> Given data

————

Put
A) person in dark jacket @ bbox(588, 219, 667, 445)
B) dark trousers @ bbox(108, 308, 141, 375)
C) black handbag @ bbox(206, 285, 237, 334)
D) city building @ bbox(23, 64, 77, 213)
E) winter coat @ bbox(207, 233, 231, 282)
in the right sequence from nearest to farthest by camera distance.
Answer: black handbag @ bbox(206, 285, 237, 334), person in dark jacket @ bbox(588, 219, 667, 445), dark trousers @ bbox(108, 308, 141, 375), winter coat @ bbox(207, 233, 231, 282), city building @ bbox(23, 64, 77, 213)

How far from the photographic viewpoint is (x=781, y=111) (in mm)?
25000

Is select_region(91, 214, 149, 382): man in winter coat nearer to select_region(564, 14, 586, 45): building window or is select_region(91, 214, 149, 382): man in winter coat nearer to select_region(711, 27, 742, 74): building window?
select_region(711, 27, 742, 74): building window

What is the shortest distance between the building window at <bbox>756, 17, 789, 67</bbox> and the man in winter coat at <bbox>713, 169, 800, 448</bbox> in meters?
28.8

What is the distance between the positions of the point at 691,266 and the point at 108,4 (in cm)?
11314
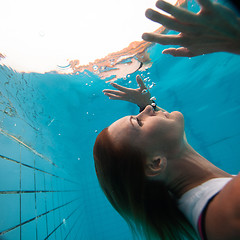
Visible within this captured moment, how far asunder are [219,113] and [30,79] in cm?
1813

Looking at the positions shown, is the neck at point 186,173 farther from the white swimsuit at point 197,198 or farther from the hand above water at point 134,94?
the hand above water at point 134,94

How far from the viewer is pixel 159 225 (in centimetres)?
212

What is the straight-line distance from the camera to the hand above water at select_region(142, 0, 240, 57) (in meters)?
1.27

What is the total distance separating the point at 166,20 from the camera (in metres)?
1.33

————

Recast all the items above as a Markdown table with two columns, Row and Item line, giving each non-blank line its own numbered row and skipping blank lines. Leave the pictures out.

| Row | Item line |
|---|---|
| 1 | Put |
| 2 | A) person in dark jacket @ bbox(588, 219, 667, 445) |
| 3 | B) dark trousers @ bbox(108, 308, 141, 375) |
| 4 | C) black handbag @ bbox(206, 285, 237, 334) |
| 5 | D) city building @ bbox(23, 64, 77, 213) |
| 6 | E) winter coat @ bbox(207, 233, 231, 282) |
| 7 | in the right sequence from nearest to farthest by camera distance. |
| 8 | Answer: black handbag @ bbox(206, 285, 237, 334), person in dark jacket @ bbox(588, 219, 667, 445), dark trousers @ bbox(108, 308, 141, 375), winter coat @ bbox(207, 233, 231, 282), city building @ bbox(23, 64, 77, 213) |
| 9 | How far from the photographic viewpoint is (x=781, y=111) (in mm)? |
| 10 | 25000 |
| 11 | Is select_region(91, 214, 149, 382): man in winter coat nearer to select_region(564, 14, 586, 45): building window or is select_region(91, 214, 149, 382): man in winter coat nearer to select_region(711, 27, 742, 74): building window? |
| 12 | select_region(711, 27, 742, 74): building window |
| 13 | What is the shortest distance between the building window at <bbox>756, 17, 789, 67</bbox> and the man in winter coat at <bbox>713, 169, 800, 448</bbox> in meters? |
| 14 | 28.8 |
| 15 | What is the distance between the positions of the point at 691,266 and the point at 108,4 (in cm)? |
| 16 | 11314 |
| 17 | Visible within this captured moment, how far asunder are [219,113] and [30,79] in cm? |
| 18 | 1813 |
| 19 | Looking at the positions shown, is the neck at point 186,173 farther from the white swimsuit at point 197,198 or farther from the hand above water at point 134,94? |
| 20 | the hand above water at point 134,94 |
| 21 | How far from the viewer is pixel 159 225 (in centimetres)? |
| 22 | 212 |
| 23 | What is the straight-line distance from the camera to the hand above water at select_region(142, 0, 240, 57) (in meters)? |
| 24 | 1.27 |
| 25 | What is the total distance separating the point at 166,20 from the camera (in metres)? |
| 26 | 1.33 |